With apologies to Rodgers and Hammerstein . . .
Linux on netbooks and my great P-L-N;
Jim Klein, his wiki and Steve Hargadon;
Meaningful learning tied up with (virtual) string;
These are a few of my favorite things.

When NCLB bites,
When the filter stings,
When I’m feeling sad,
I simply remember my favorite things,
And then I don’t feel so bad.


  1. Once we remember what "public" once meant, I think the schools will embrace Linux.

    I use it at home, and loaded it on the computer in my prep room--I hope to charm the IT folks with it this year.

    Mr. Gates is actively working to destroy the "public" in public education. Linux works well, and works as well as MS Office for school (or perhaps even better, since it is cross compatible with just about everything).

    You cannot beat the price, and the tech support for Linux is phenomenal.

    You are stating the obfuscated obvious--please keep us up to date on this. I have a couple of administrators who are listening to me.

## Data provided
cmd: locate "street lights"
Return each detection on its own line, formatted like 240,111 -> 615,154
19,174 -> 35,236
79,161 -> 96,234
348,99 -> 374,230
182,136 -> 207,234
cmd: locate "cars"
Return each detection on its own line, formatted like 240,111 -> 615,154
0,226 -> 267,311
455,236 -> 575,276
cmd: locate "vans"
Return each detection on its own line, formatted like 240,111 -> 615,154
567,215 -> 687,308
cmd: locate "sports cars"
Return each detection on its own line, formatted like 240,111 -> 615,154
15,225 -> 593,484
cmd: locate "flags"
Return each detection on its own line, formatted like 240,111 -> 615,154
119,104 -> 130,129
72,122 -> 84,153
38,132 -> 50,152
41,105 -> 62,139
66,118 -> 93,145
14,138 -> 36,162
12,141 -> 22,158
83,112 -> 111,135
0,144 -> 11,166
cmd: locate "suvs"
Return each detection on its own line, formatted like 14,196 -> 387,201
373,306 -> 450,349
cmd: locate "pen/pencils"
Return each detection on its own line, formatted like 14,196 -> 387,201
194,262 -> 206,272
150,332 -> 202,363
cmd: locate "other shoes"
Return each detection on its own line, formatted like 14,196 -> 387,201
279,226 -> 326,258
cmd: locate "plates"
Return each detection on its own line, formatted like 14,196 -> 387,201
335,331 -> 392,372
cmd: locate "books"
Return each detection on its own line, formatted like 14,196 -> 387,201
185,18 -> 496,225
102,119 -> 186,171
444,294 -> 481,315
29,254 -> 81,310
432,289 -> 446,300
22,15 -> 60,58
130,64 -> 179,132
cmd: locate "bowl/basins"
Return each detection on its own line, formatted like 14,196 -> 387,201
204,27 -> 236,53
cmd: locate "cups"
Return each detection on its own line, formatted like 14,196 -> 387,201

## What is required
In the source text above, which computer besides the one at home did the commenter load Linux on?

## Answer in full
The computer in the commenter's prep room.